In a sphere so dead-set on removing didactic politicking from their entertainment, the conversation is so routinely tainted by sociopolitical commentary. Perhaps a byproduct of being pumped full of “discourse” for nearly a decade now, but I think what has helped keep me sane is that I create almost exclusively out of the love of my crafts. My studious engagement with the history of media and my rapid creation of it is not informed by overt agendas, or “gotchas,” or a blind following of trends to “own the X.” I make what I want; simple as.
If this era is to be one of success, and I believe it shall be, we need to take off the shackles, kick off the safety wheels of complaining about Marvel / Disney / [insert property here], and focus on why we do what we do: we love stories.
We need stories. We want stories we can tell each other, tell our children, and our children’s children, and on until the sun sets for the last time, and all is dust. We want to build connections through stories. Friendships, relationships, learn more about each other, ourselves, the world around us. We want to share in that world. But above all else, in this Iron Age of ours, we are here to have fun. To escape. And any work of fiction built to entertained, if it is well made and honest in its intentions, is never frivolous, nor is it a “waste of time.” It is a release valve, a way to de-stress, to open your mind, and let it air out.
I tell stories because I need to. I can’t contain them, I can’t keep them to myself. I want to know they will be read, they will be enjoyed, and that with each story, the next will be made just that much better. I put a little slice of my soul into every tale. Sometimes I talk about my own struggles through my work, but never in autobiography. Most of the time, I write what I love.
I love metal, I love cars, I love action. I love romance, I love character-building, I love the quiet moments. This is what we need to get back to.
To hell with what “they” think, what “they” want, whatever the hell “they” even are at this point. Create for yourself, and share of yourself when that work is made. And if you haven’t a creative bone in your body, pull yourself away from the latest trailer for Franchise X, and start looking for a good book from the indie circuit, or a cool album on Bandcamp, or support a budding animator who just dropped a one-minute test short. Find what speaks to you, and ask the maker of it “how can I help you?” If we all stop obsessing over the rotting flesh of today, if we can learn from the precious gems of the past, and embrace the technology and accessibility of the present, the future of this era, the movements therein, and in part, yourself, is assured.

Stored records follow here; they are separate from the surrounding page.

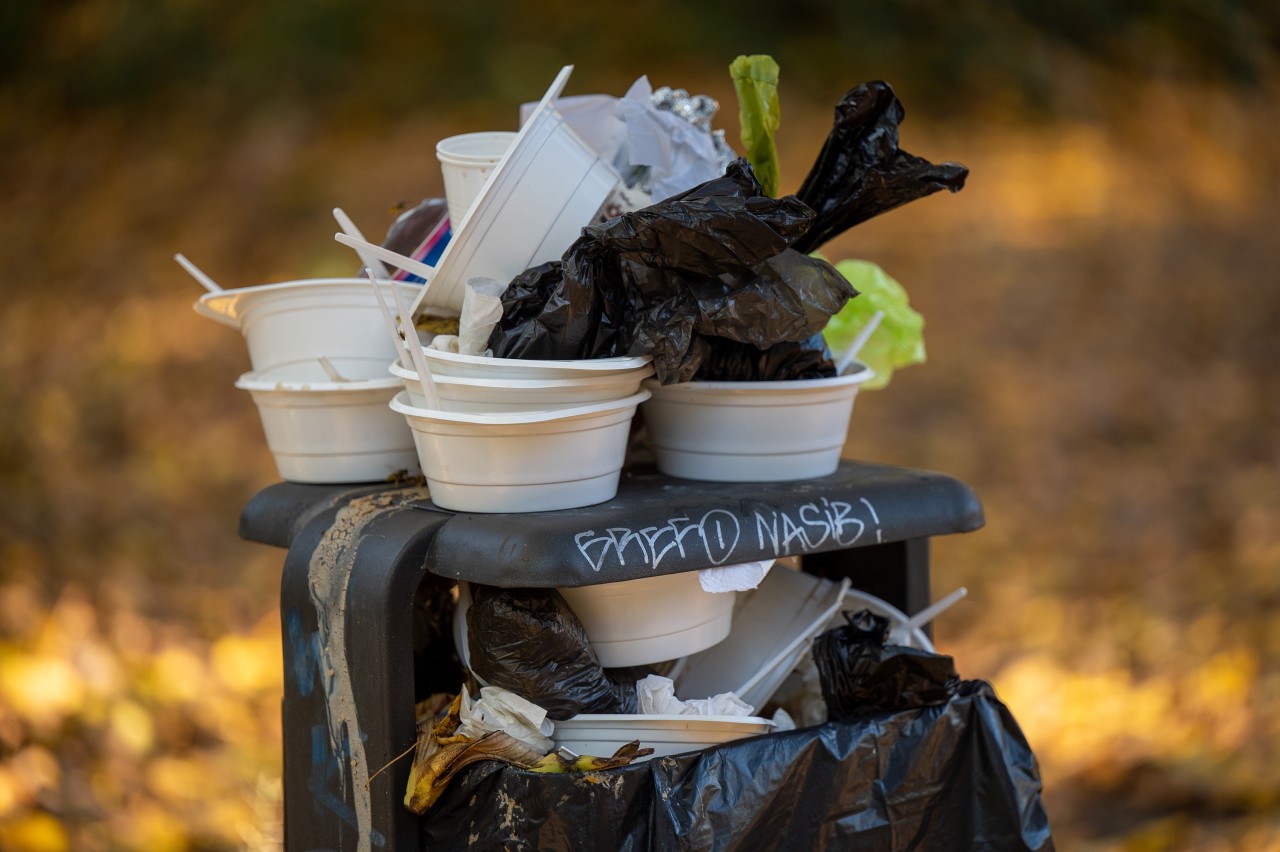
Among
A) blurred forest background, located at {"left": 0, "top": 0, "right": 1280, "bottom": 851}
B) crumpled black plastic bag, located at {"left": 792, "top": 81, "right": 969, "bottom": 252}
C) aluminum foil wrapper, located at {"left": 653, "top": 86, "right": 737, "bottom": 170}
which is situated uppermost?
aluminum foil wrapper, located at {"left": 653, "top": 86, "right": 737, "bottom": 170}

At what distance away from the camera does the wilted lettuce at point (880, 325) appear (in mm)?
1671

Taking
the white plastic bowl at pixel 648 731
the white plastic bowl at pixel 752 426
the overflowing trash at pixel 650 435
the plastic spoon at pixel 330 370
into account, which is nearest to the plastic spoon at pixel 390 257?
the overflowing trash at pixel 650 435

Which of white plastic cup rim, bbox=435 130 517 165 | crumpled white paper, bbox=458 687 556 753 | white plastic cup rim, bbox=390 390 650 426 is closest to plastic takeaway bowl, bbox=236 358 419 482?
white plastic cup rim, bbox=390 390 650 426

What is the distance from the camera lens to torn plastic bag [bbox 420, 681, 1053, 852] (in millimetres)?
1206

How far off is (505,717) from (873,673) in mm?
490

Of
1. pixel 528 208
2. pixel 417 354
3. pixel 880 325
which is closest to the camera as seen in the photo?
pixel 417 354

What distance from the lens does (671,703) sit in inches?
53.1

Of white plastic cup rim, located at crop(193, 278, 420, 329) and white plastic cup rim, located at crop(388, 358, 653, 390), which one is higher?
white plastic cup rim, located at crop(193, 278, 420, 329)

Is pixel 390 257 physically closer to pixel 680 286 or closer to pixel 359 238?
pixel 359 238

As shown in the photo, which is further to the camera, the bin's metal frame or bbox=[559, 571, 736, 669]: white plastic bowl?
bbox=[559, 571, 736, 669]: white plastic bowl

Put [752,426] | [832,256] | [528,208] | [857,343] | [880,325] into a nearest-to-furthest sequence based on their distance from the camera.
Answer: [528,208] < [752,426] < [857,343] < [880,325] < [832,256]

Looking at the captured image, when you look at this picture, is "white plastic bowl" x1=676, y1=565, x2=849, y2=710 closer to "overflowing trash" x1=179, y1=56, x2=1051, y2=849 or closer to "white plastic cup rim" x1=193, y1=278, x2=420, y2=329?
"overflowing trash" x1=179, y1=56, x2=1051, y2=849

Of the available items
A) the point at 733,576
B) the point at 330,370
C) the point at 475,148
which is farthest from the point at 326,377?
the point at 733,576

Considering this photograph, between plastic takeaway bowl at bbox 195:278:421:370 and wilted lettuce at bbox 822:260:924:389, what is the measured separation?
2.20 feet
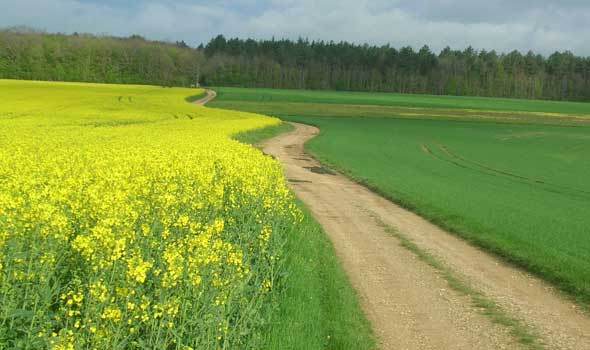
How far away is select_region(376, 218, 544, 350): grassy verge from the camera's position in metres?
9.59

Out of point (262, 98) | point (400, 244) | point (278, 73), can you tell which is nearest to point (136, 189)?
point (400, 244)

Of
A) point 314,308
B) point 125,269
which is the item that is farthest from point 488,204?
point 125,269

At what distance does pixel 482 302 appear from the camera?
11250 mm

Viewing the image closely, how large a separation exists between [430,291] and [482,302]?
0.98 m

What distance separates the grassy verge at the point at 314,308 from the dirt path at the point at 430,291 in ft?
1.07

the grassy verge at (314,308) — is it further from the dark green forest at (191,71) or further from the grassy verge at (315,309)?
the dark green forest at (191,71)

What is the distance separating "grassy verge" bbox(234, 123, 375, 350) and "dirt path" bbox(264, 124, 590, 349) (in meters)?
0.33

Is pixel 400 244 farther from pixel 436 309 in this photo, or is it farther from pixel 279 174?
pixel 436 309

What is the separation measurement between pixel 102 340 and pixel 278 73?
186321mm

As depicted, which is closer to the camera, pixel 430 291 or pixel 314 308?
pixel 314 308

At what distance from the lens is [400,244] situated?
1595 cm

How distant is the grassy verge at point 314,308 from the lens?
28.0 ft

As I often say, you can’t save the West with Monets, but you can make the day brighter with one, and through that brightened hour, you may find ways to bring that light to others, or find the artist who brought you that light and ask, “how can I repay you for that spark of joy?” The Iron Age isn’t a catch-all solution to the many ailments in the world, but what the Iron Age is to me is a chance to make everything just a little better, and as we stack those better days one on top of the other, we may soon find ourselves in a better place than we were before. I know I have.
Excellent article. This is what drew me to the Iron Age in the first place. It's rare to see a wave of creativity that's so unabashedly positive in its aim, especially in our modern age. We need these stories to provide a form of escape. We need optimism in our lives. Otherwise, we consign ourselves to hopelessness. Hail, good sir!
Well said. As someone who's on the outside looking in regarding the IronAge, I'm hopeful of what will come out of it.